Directions >> Whether an entry is long or short, retype it exactly.

(Extracted data entries)
■ ■ ■ ■ ■ ■ ■
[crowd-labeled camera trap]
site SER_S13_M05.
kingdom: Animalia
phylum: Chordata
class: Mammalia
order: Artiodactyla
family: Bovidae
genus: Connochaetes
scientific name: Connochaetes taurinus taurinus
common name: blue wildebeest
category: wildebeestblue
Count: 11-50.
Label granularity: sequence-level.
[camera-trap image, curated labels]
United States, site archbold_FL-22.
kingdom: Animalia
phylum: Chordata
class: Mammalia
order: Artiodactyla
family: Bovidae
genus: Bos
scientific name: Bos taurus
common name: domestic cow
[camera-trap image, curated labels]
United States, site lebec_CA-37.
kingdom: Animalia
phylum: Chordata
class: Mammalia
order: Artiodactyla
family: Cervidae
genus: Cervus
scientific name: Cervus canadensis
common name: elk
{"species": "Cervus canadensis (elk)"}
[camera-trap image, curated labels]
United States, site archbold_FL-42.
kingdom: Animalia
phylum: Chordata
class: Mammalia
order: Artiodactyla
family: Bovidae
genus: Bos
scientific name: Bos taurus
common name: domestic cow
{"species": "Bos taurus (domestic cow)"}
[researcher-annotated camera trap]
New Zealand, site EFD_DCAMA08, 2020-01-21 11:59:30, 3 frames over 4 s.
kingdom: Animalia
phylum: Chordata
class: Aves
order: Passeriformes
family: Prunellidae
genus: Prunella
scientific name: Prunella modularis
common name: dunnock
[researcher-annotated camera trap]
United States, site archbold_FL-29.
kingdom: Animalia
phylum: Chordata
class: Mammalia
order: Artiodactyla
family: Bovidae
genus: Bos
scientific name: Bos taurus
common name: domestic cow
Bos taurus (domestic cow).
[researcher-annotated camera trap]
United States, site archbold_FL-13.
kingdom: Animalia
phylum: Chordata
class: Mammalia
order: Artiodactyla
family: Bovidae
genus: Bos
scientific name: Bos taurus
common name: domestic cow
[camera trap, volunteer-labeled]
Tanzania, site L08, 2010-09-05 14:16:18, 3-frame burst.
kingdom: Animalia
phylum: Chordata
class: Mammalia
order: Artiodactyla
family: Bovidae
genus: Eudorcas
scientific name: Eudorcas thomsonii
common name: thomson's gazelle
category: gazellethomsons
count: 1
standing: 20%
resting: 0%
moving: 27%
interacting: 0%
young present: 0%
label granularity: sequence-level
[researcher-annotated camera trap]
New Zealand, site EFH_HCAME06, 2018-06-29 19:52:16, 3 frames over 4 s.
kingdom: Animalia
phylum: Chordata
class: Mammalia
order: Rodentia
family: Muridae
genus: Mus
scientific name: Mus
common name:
■ ■ ■ ■ ■ ■ ■
Your response >>
[crowd-labeled camera trap]
site SER_S13_M05.
kingdom: Animalia
phylum: Chordata
class: Mammalia
order: Artiodactyla
family: Bovidae
genus: Connochaetes
scientific name: Connochaetes taurinus taurinus
common name: blue wildebeest
category: wildebeestblue
Count: 11-50.
Label granularity: sequence-level.
[camera-trap image, curated labels]
United States, site archbold_FL-22.
kingdom: Animalia
phylum: Chordata
class: Mammalia
order: Artiodactyla
family: Bovidae
genus: Bos
scientific name: Bos taurus
common name: domestic cow
[camera-trap image, curated labels]
United States, site lebec_CA-37.
kingdom: Animalia
phylum: Chordata
class: Mammalia
order: Artiodactyla
family: Cervidae
genus: Cervus
scientific name: Cervus canadensis
common name: elk
{"species": "Cervus canadensis (elk)"}
[camera-trap image, curated labels]
United States, site archbold_FL-42.
kingdom: Animalia
phylum: Chordata
class: Mammalia
order: Artiodactyla
family: Bovidae
genus: Bos
scientific name: Bos taurus
common name: domestic cow
{"species": "Bos taurus (domestic cow)"}
[researcher-annotated camera trap]
New Zealand, site EFD_DCAMA08, 2020-01-21 11:59:30, 3 frames over 4 s.
kingdom: Animalia
phylum: Chordata
class: Aves
order: Passeriformes
family: Prunellidae
genus: Prunella
scientific name: Prunella modularis
common name: dunnock
[researcher-annotated camera trap]
United States, site archbold_FL-29.
kingdom: Animalia
phylum: Chordata
class: Mammalia
order: Artiodactyla
family: Bovidae
genus: Bos
scientific name: Bos taurus
common name: domestic cow
Bos taurus (domestic cow).
[researcher-annotated camera trap]
United States, site archbold_FL-13.
kingdom: Animalia
phylum: Chordata
class: Mammalia
order: Artiodactyla
family: Bovidae
genus: Bos
scientific name: Bos taurus
common name: domestic cow
[camera trap, volunteer-labeled]
Tanzania, site L08, 2010-09-05 14:16:18, 3-frame burst.
kingdom: Animalia
phylum: Chordata
class: Mammalia
order: Artiodactyla
family: Bovidae
genus: Eudorcas
scientific name: Eudorcas thomsonii
common name: thomson's gazelle
category: gazellethomsons
count: 1
standing: 20%
resting: 0%
moving: 27%
interacting: 0%
young present: 0%
label granularity: sequence-level
[researcher-annotated camera trap]
New Zealand, site EFH_HCAME06, 2018-06-29 19:52:16, 3 frames over 4 s.
kingdom: Animalia
phylum: Chordata
class: Mammalia
order: Rodentia
family: Muridae
genus: Mus
scientific name: Mus
common name:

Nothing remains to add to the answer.